We’re not gloating over here in tellyland; we’re trying to make sense of the clues. The lessons that TV is taking from all this fall broadly into two areas:
Make TV ads that people like
We’re good at this in the UK. TV ads are the ones that 75% of people say make them laugh, smile and remember. People rewind them to watch again. People seek out their favourites and share them online. Even the average ones are tolerated. People skip the majority of ads in playback viewing (which are not counted and hence freeto advertisers), but there’s no sign that people are deliberately recording TV in order to skip ads. Levels of playback on equivalent BBC content are very similar to commercial TV.
We need to work tirelessly to keep improving on this standard. There are a few areas where we could pull our socks up a bit in my opinion: some sponsorship credits, some new to TV advertisers, some response advertising maybe. It’s subjective I know. We have more ways to make TV advertising special; new opportunities to explore, innovations – maybe a bit of collaboration with the broadcasters or a spot of interactivity – that can turn the ad breaks into a real event and something to be anticipated.
Brands should also exercise their conscience on every front: clarity, diversity, sexism, ageism etc. Not just because people will increasingly expect this from brands and reward those who play the game honourably, but because it’s the right thing to do. There’s a danger, when brands can get away with making video ads that wouldn’t get past Clearcast, to ‘push the envelope’, to risk offending and alienating parts of the audience. It’s not big and it’s not clever and it will eat away the high levels of trust that people have in TV advertising.
Make sure we deliver these tv ads in a respectful way
Even with a lovely ad in your back pocket, there’s lots of potential for all sides to mess it up still: misplaced ads, offensive contexts, overlong ad breaks, excessive frequency (particularly in VOD), unsuitable sponsorship vehicles, inappropriate use of targeting. Sometimes this involves a trade-off between volume and quality of inventory; we need grown-up conversations when this arises.
The issue of personal data is also becoming more crucial to TV advertising with the platform companies, who hold names, addresses, banking details and other personal information, able to deliver customised addressable advertising. Major broadcasters have also signed up many subscribers to their VOD services, allowing them to personalise advertising to an impressive level using first-party data, rather than using less reliable inferred data scraped from behavioural tracking.
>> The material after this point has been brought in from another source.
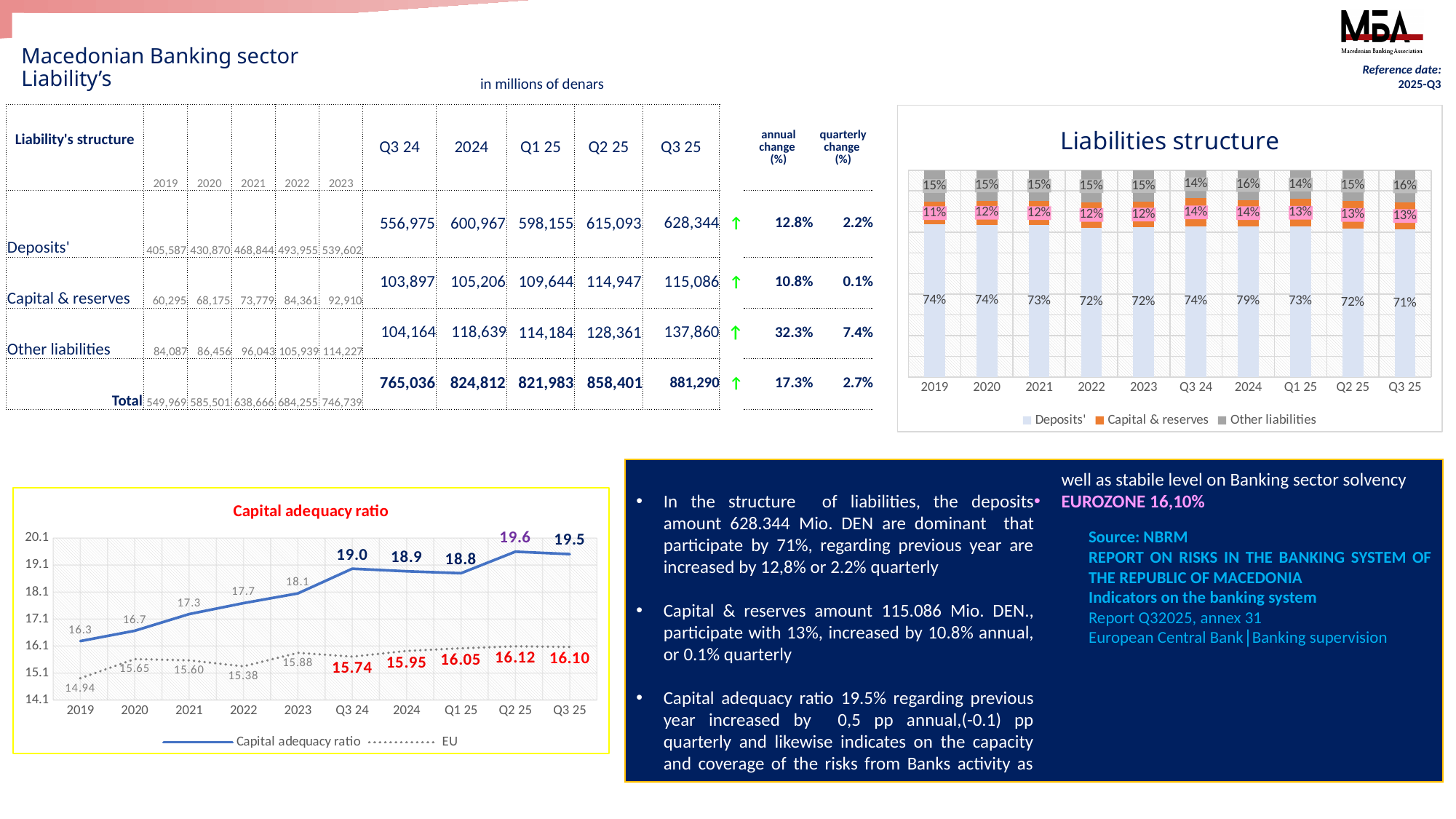
In the Capital adequacy ratio chart, what is the EU value for 2019? 14.94 In the Liabilities structure chart, what share do Other liabilities make up in Q3 25? 16% What kind of chart is the Liabilities structure chart? Stacked bar chart In the Capital adequacy ratio chart, what is the difference between the Capital adequacy ratio and the EU value in Q3 25? 3.4 In the Liabilities structure chart, what share do Capital & reserves make up in 2019? 11% In the Capital adequacy ratio chart, does the Capital adequacy ratio series rise or fall from 2019 to 2023? Rise In the Liabilities structure chart, how many series does the legend list? 3 In the Capital adequacy ratio chart, what is the Capital adequacy ratio value for Q3 25? 19.5 In the Capital adequacy ratio chart, which period has the highest Capital adequacy ratio value? Q2 25 In the Capital adequacy ratio chart, which is larger in Q3 24: the Capital adequacy ratio or the EU value? Capital adequacy ratio In the Liabilities structure chart, how many periods are shown on the x axis? 10 In the Liabilities structure chart, what share do Deposits' make up in Q3 25? 71%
This data is precious and broadcasters are treating it like the gold dust it is.
What this means is that viewers aren’t resentful when ITV or Channel 4 require them to exempt their services from ad-blockers if they want to watch the programmes. This suggests that those broadcasters have got the ‘value exchange’ right.
So let’s all make advertising more likeable. Not only does it have the best chance of stopping the ‘adpocalypse’ in its tracks, other research that we and the IPA have done show that it will also make your ads work better. ‘Likeability’ is the best predictor of your advertising’s effectiveness. Your shareholders and your customers will thank you, and so will we.